POWER DIALOGUE: Nigeria Must Build, Not Just Buy

  • At the 118th Power Dialogue, stakeholders called for stronger local content to ensure Nigeria’s energy transition drives jobs, innovation, and industrial growth.
  • The dialogue highlighted the need for greater support for local manufacturers, youth-led innovation, and domestic energy value chains.

Energy sector leaders, policymakers, development partners, industry experts, and youth advocates have called for a deliberate, coordinated effort to strengthen local content across Nigeria’s energy value chain as a critical pathway to an inclusive, sustainable energy transition.

The call was made during the 118th edition of the Power Dialogue, themed “Scaling Local Content for Accelerated Energy Transition,” organised by The Electricity Hub and Nextier, in partnership with the United Nations Development Programme (UNDP) Nigeria, at the UN House in Abuja on Wednesday, June 3, 2026.

The dialogue brought together key stakeholders to examine how Nigeria can leverage local manufacturing, technology transfer, workforce development, innovation, and policy reforms to position Nigerians at the centre of the country’s clean energy future.

Opening the discussion, Communications Consultant at The Electricity Hub, Blessing Afolabi, challenged participants to consider how Nigeria can accelerate energy access while simultaneously building the local capabilities required to sustain the transition. As conversations around local manufacturing, technology transfer, workforce development, and recent policy proposals on solar imports continue to gain momentum, stakeholders agreed that the time has come to move beyond ambition and focus on implementation.

Beyond Energy Access: Capturing Economic Value

n his welcome remarks, Dr Geoffrey Omedo, Technical Specialist, Climate and Energy Finance at UNDP Nigeria, highlighted the urgency of building local capabilities alongside the country’s energy transition ambitions. He noted that Africa risks remaining a supplier of raw materials while other regions capture the value associated with manufacturing and innovation.

According to him, Africa continues to export raw materials while other regions capture the value associated with manufacturing, processing, and technology development. “If we do not try to stem the ongoing importation craze, we are basically importing away jobs,” he noted, emphasising the need for stronger local participation across renewable energy supply chains.

Dr Omedo further highlighted the rapid growth of the global renewable energy industry and questioned why Africa, despite possessing significant mineral resources and one of the world’s largest energy access deficits, continues to occupy the margins of emerging clean energy value chains.

He stressed that scaling local content must involve not only manufacturing but also investments in research, innovation, and workforce development, citing UNDP’s University Innovation Ports initiative as one example of efforts to strengthen local capacity and bridge the gap between academia and industry.

### Exercise data
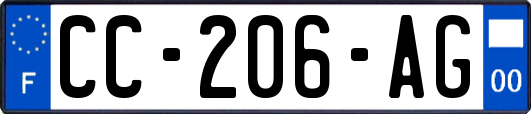 F
CC-206-AG
00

### About this exercise
Reproduce the part of the Power Dialogue article starting with "The call was" and going on through "clean energy future.". The lines are separate material, apart from the Power Dialogue article.

### Task result
The call was made during the 118th edition of the Power Dialogue, themed “Scaling Local Content for Accelerated Energy Transition,” organised by The Electricity Hub and Nextier, in partnership with the United Nations Development Programme (UNDP) Nigeria, at the UN House in Abuja on Wednesday, June 3, 2026.

The dialogue brought together key stakeholders to examine how Nigeria can leverage local manufacturing, technology transfer, workforce development, innovation, and policy reforms to position Nigerians at the centre of the country’s clean energy future.